I didnt really understand that question either.

 

[BerkReviewTeach]

Experiment 1
One student sits on a stool that rotates freely. He holds a 5kg mass in each hand. Initially, the student has an angular velocity of 5 radians/sec with his arms in his lap. (no more is written about experiment 1)

# 53
In Experiment 1, with his arms outstretched, the student drops the weights. This will cause the angular velocity of the student to:

A. increase
B. decrease
C. remain the same
D. A change cannot be determined.

What version of the book do you have? This is the third time I've tried to look up a BR question you posted and couldn't find it. And I have the last three editions of physics. Given that it was removed at least four years ago, that question must have been deemed out of circulation for a reason, which I'm guessing is that it's not as applicable to the MCAT today.

I think the best way to think about that question is to visualize what would happen if you dropped the weights without spinning and then what would happen with spinning.

If you are sitting still with weights in your outstretched arms and dropped them, they fall down and your hands recoil up.
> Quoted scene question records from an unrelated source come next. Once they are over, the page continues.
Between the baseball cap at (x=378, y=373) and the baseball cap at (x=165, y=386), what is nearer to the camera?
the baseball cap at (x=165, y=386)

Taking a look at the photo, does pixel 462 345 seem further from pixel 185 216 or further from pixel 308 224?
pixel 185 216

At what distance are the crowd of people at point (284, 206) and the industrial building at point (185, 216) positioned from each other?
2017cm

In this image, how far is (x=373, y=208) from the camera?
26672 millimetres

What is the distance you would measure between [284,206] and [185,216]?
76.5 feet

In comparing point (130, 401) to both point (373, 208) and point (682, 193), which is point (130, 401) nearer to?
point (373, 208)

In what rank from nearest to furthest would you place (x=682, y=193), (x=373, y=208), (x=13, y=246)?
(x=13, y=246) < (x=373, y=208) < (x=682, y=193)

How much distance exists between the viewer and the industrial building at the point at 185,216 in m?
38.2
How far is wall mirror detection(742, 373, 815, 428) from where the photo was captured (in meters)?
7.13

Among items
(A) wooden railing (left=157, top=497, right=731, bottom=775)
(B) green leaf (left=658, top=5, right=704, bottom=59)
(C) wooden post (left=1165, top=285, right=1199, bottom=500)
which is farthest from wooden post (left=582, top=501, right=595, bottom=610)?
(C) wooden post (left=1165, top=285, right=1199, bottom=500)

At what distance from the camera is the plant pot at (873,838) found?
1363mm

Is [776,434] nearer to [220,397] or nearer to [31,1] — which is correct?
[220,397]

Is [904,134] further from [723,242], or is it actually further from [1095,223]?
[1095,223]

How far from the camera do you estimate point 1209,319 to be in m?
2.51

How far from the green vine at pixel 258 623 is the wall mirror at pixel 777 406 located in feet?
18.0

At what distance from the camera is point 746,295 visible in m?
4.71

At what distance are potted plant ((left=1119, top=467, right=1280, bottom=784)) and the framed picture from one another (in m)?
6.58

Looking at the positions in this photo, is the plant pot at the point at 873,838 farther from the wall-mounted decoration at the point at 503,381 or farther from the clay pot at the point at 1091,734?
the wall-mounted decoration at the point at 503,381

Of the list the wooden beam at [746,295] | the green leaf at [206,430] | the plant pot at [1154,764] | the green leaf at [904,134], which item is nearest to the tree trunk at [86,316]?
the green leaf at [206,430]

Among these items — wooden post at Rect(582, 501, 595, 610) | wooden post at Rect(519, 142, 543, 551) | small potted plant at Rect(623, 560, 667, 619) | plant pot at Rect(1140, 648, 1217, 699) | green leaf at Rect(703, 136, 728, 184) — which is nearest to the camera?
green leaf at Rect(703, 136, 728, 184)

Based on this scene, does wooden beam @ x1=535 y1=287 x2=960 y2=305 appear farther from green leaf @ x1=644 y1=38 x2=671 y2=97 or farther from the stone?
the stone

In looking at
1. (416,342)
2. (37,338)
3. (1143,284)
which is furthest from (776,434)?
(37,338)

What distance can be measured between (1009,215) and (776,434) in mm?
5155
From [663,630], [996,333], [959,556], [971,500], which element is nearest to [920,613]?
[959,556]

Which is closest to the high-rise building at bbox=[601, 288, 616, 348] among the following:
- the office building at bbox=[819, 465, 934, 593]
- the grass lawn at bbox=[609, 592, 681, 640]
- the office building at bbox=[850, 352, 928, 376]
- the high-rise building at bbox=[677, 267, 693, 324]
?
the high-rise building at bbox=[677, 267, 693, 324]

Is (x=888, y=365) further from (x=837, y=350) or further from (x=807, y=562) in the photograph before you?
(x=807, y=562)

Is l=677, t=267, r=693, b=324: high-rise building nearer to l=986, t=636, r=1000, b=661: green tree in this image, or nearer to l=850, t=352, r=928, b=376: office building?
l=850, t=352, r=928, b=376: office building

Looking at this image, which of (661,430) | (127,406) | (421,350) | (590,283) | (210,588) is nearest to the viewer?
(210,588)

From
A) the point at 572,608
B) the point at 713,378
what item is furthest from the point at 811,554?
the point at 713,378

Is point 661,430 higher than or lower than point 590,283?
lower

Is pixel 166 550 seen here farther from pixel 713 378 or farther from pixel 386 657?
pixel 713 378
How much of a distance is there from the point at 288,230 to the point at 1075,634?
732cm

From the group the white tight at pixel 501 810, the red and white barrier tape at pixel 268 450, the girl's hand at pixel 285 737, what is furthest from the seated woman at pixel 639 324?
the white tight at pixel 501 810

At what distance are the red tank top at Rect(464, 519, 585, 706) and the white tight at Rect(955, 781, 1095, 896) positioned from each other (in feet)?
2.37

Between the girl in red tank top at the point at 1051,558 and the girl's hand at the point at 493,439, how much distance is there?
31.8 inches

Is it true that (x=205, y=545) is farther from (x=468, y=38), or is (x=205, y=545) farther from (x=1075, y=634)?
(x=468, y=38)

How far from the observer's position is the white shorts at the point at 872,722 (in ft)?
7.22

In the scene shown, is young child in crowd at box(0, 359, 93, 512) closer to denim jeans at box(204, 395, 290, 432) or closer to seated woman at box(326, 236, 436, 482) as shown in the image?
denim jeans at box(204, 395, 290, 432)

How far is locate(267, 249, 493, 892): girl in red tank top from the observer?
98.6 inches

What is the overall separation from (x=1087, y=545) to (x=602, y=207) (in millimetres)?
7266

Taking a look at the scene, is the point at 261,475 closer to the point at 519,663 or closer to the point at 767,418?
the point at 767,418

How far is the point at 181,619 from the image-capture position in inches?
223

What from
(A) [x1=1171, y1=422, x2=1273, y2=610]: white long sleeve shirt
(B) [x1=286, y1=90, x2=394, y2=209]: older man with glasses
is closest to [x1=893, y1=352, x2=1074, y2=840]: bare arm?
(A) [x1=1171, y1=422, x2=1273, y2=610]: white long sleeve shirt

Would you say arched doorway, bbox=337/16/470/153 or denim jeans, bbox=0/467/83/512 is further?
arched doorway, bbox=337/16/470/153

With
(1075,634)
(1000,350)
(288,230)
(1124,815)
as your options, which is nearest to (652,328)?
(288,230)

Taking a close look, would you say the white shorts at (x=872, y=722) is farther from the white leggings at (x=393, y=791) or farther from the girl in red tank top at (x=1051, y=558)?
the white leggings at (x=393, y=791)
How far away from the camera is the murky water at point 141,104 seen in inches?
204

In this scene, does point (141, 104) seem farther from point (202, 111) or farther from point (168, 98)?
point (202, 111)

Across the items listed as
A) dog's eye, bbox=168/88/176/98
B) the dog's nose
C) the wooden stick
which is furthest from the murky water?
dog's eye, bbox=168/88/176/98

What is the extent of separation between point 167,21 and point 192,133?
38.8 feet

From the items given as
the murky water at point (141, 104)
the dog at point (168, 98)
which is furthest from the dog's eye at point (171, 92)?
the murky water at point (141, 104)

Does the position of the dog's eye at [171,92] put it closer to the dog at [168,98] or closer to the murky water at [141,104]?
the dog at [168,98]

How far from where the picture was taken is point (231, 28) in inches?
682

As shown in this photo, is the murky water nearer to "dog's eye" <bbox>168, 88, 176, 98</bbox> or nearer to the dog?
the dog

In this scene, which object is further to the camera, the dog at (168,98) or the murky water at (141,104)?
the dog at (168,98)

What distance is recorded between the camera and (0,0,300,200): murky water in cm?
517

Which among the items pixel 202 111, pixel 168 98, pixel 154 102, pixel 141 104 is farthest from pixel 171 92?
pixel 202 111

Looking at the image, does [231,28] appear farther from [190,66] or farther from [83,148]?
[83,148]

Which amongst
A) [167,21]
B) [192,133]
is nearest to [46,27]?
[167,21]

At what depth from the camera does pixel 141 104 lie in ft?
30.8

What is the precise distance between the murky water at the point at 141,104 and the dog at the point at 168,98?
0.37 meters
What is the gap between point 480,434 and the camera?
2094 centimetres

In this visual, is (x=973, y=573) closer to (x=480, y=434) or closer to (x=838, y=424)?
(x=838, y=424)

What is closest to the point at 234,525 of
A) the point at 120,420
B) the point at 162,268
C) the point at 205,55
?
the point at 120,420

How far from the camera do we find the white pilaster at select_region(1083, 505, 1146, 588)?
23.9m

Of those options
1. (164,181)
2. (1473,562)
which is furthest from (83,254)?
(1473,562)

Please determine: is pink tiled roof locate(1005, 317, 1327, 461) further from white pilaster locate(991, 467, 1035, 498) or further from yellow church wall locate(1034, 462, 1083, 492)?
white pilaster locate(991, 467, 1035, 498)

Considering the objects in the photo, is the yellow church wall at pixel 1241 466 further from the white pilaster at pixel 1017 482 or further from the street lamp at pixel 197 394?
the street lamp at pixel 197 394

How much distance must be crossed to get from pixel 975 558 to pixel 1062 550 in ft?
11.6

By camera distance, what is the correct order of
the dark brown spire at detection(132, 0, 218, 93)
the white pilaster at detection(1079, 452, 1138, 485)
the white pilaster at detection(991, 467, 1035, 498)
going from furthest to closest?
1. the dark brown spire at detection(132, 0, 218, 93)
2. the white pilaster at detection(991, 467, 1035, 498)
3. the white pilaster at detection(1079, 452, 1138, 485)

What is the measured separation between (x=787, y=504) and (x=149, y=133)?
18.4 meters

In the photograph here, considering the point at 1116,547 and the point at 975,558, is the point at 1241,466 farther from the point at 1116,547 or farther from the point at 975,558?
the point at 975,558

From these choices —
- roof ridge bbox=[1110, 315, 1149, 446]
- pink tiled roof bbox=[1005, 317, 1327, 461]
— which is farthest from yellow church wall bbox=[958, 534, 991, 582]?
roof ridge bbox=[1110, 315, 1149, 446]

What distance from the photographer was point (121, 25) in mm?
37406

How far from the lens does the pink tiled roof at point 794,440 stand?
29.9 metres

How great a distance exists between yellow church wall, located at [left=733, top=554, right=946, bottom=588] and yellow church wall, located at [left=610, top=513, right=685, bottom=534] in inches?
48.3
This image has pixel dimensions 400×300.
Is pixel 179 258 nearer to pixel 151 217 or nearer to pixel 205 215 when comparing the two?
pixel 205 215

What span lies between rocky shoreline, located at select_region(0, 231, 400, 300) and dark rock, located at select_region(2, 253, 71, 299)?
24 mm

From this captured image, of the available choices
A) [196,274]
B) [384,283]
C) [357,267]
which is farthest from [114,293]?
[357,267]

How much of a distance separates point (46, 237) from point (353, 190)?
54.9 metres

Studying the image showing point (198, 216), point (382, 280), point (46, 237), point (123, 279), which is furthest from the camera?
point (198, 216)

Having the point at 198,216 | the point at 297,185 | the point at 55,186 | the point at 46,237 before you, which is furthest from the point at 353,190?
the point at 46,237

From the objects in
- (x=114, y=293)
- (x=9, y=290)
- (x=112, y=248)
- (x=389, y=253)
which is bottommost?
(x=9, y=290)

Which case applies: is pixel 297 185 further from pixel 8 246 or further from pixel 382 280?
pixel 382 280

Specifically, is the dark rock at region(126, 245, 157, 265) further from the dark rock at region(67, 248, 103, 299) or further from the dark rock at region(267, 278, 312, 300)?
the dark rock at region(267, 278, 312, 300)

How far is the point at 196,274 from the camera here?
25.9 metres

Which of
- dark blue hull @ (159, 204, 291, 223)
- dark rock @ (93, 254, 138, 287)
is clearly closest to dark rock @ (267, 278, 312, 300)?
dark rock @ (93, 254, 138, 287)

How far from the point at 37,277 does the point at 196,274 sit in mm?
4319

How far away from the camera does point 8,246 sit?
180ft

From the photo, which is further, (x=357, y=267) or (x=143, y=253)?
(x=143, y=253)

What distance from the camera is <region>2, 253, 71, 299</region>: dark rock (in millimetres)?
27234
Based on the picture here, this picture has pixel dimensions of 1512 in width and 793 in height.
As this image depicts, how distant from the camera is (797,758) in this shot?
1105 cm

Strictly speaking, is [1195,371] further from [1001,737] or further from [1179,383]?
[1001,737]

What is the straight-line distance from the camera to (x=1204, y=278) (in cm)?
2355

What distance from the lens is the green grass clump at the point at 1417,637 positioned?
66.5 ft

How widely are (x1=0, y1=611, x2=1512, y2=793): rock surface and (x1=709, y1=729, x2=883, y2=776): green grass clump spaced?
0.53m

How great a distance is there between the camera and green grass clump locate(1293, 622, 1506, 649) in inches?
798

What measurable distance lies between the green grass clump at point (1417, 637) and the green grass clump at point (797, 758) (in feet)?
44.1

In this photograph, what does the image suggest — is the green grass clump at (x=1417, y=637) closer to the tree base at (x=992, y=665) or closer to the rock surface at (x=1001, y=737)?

If you're spinning, then when you drop the weights, they will move in a projectile fashion (falling to the ground in the y-direction and moving in a linear fashion in the x-direction). One will move in the positive x-direction and the other in the negative x-direction, which conserves momentum. The weights take their momentum with them, so the spinning person must retain whatever momentum they had independent of the weights. This means that they will keep spinning exactly the same.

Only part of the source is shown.